6 Mayıs 2009 Çarşamba

mürekkep...

sabaha kadar gözüm tavanda ,kulağımda yağmur sesleri güneşin doğmasını bekledim .bir türlü güneş doğmuyordu .kalktım ve karanlık odamda dolaşmaya başladım .soğuk yer ,yavaş yavaş ayağımı uyuşturmaya başladığında düşüncelerim daha da keskinleşmeye başladı .içimde ,tarifi olmayan bir acı var .acı desem ;acı değil , sevinç desem ;hiç değil . içimde ,tam göğsümde nefes aldığımda rahatlatan ; verdiğimde ise batan bir cam kırığı var . ya olmazsa ?...

yağmur sesleri çoğalıyor .her damlanın çıkardığı ses , beynimde patlayan bir volkan sanki .bugün yağmamalıydı yağmur . bugün , güneşin her zamankinden daha güzel parıldayacağı bir gün olmalıydı .ama olmadı ...hem neden kendimi kandırıyorum ki ? yağmur aşık olmuş bu şehre , hep yağıyor ...

sabah olmaya başlıyor .ama görebildiğim tek şey , yavaş yavaş belirginleşen gri bulutlar .gri hep hüzün vermiştir bana .o zaman hava yüzünden karamsar olduğumu sanmıştım , nerden bilirdim acının beni beklediğini ...

odam usulca aydınlandığında masamın üstünde duran ,sanki bir şeyler anlatmaya çalışan kağıt ve kalemi farkettim .o an geldi aklıma , oysa daha önce ne çok denemiştim sana bir şeyler yazmayı ...ne zaman denesem , acizliğimi farkediyordum . hiçbir cümle doğru ve yeterli gelmiyordu bana .hemen kalkıp yazmaya başladım .ve kağıdı özenle katlayıp cebime koydum .artık içimdeki sabırsızlık daha da artmaya başladı .güneşin daha çabuk yükselmesini istiyordum .ama beklediğim şey güneş değil ; seni görebileceğim saatin gelmesiydi.saat yaklaşmaya başladığında ,kendimi dışarıda buldum .seni ilk gördüğüm o yokuşta beklemeye başladım ve yağmur yavaş yavaş elbiselerimden süzülüp tenime değiyordu artık ...hep olumlu düşünmeye çalışıyordum beklerken seni ,gözüm yokuşta ..içinde ,her gelirsin diye ,tarifsiz bir heyecan ; cebimde , belki her şeyi değiştirip güzelleştirecek olan yazım vardı kağıtta ...uzaktan ,gittikçe yaklaşan konuşmaları ardından da gülüşünü duydum ...bu sendin ...ama kiminle konuşuyordun ?...o sokağı dönüp gözüktüğünde sanki güneş bir anda battı ...karardı her yer , yağmur havada asılı kaldı ve durdu her şey ...

*-*-*

## [Amaç A]
Yazıya göre anlatıcı, yazdığı kağıdı katladıktan sonra nereye koydu?
## [Amaç B]
Yazıda "yağmur sesleri çoğalıyor" diye başlayan paragrafı lütfen ana bilgilerini koruyarak daha kısa biçimde yeniden yazın.

## [Veri bloğu]

*-*-*

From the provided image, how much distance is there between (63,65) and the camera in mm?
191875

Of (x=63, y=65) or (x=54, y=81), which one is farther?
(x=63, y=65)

*-*-*

## [Doğru yanıt A]
Cebine koydu.

## [Doğru yanıt B]
Yağmur sesleri çoğalıyor; her damla beynimde patlayan bir volkan gibi. Bugün yağmur değil, güneşin her zamankinden güzel parıldadığı bir gün olmalıydı ama olmadı. Kendimi kandırmanın anlamı yok: bu şehre aşık olan yağmur hep yağıyor.